**SELECTED TEXT**
I've read the first two articles and have really enjoyed his writing style, I'd seriously recommend everyone in here to give it a go.

http://arabbureau.blogspot.ie/
 
The nonfiction author Alison Weir is always good on Tudor England, Jake. Regardless of bad historical novels, Henry VIII's reign provides us with the greatest drama in British history, and features unforgettable real-life characters.
 
Also am fascinated by the whole realm of the conquest of the Americas. I'm from one of the focal points of Spanish Colonial history, so I actually get to live it as well.

Yeah, it's a pity there isn't more on the historical record about it.
 
Has U.S. Army veteran been found living in Vietnam village 44 YEARS after being shot down and presumed dead?

Sgt. John Hartley Robertson is believed to have died in 1968 over Laos during a special ops mission during the Vietnam War. A new documentary claims to have found him - aged 76 - still living there:

http://www.dailymail.co.uk/news/art...-44-YEARS-shot-down.html?ICO=most_read_module

There was a similar story about a Soviet era soldier being found living with some villagers in Afghanistan. A few stories of Japanese soldiers who took to the jungles at the end of WW2 and stayed hidden for decades after.
 
Originally Posted by Dr. Dwayne View Post
Yeah, it's a pity there isn't more on the historical record about it.

As far as Pre-Columbian America is concerned, unfortunately the Spanish destroyed most of the Aztec records. Idiots. :mad:

Yeah, really the only ones who had a written language in our sense of it as in phonetic sounds and syllables were the Mayans, sort of done in characters like some Asian languages. But it was done on a bark paper that didn't last, and the tropical climate certainly didn't help. Almost all of it has rotted away or been destroyed by the Catholic Spanish.

The Aztecs wrote in pictograms that told stories as opposed to sounds and letters and words. These original "codices" were mostly destroyed by the Spanish, though some still remain, and some were copied by the Spanish and remain in that copied form.

The Incas had the most bizarre "written" form which were quipus that were of colored strings tied together in knots and certain forms and were once readable. The Spanish pretty much destroyed all these as well. Of what remains, I don't think anyone's been able to decipher them.

When you look at today's Taliban and how incredible bull headed and stoopid and ignorant they were to destroy those massive "heathen" buddahs in Afghanistan, The Europeans were hardly less guilty in their Catholic and Puritan destruction of "heathen" things in the Americas. Such a shame.

**RECORD LIST**
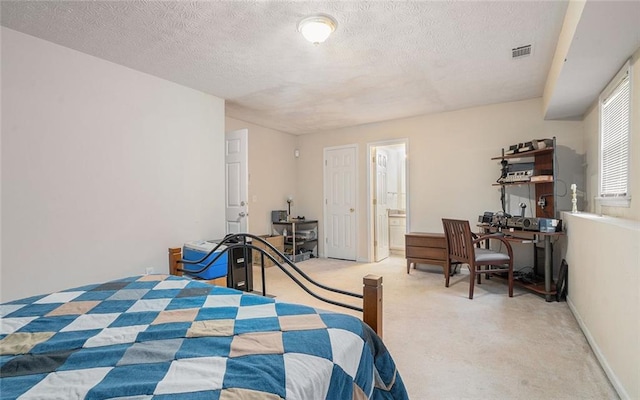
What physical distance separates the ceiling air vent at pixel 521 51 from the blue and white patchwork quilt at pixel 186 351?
9.50 feet

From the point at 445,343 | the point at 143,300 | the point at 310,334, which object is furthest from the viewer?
the point at 445,343

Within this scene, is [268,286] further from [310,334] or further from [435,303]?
[310,334]

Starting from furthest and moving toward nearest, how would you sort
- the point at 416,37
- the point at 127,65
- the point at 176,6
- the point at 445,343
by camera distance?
the point at 127,65 < the point at 416,37 < the point at 445,343 < the point at 176,6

**REQUIRED ACTIONS**
**a.** Name the three pre-Columbian peoples whose writing the history discussion describes, and give the form of writing it attributes to each.
**b.** Extend the history discussion with a new post following its final one, "Such a shame."

**RESULTS FOR EACH TASK**
**a.**
- Mayans: characters, somewhat like some Asian languages, written on bark paper
- Aztecs: pictograms that told stories, in original "codices"
- Incas: quipus of colored strings tied together in knots and certain forms

**b.**
 
Fascinating story of an ancient silk road city, Mes Aynak, in Afghanistan, which doesn't sound like it'll have a such happy ending.

http://www.rawstory.com/rs/2013/06/...s-buddhist-buried-treasure-faces-destruction/

Mes Aynak: Afghanistan’s Buddhist buried treasure faces destruction


Mes Aynak, a magnificent Buddhist city, is the most important archaeological discovery in a generation. But it is sitting on a vast copper deposit and is about to be destroyed.

In the spring of 1963, a French geologist set out from Kabul to carry out a survey in Logar province in eastern Afghanistan. His destination was the large outcrop of copper-bearing strata in the mountains above the village of Mes Aynak. But in the course of boring for samples, the geologist stumbled on something much more exciting: an entire buried Buddhist city dating from the early centuries AD. The site was clearly very large – he estimated that it covered six sq km – and, although long forgotten, he correctly guessed that it must once have been a huge and wealthy terminus on the Silk Road.

Archaeologists in Kabul did a preliminary survey of the site, mapping it and digging test trenches, but before they could gather the enormous resources needed for a full-scale excavation, first the 1978 Marxist coup then the 1979 Saur Communist revolution and the Soviet invasion intervened. In the chaos of conflict that followed, the Soviets visited Mes Aynak to dig test tunnels into the hillside and investigate the feasibility of extracting its copper. Later, during the Taliban era, one of the abandoned Soviet tunnels became an al-Qaida hideout, while the remote valley became a training camp: the 9/11 hijackers stopped off here en route to New York. During the American onslaught of December 2001, US special forces attacked the tunnel: an unexploded rocket lodged in the roof and burn marks at the cave mouth still bear witness to the attack.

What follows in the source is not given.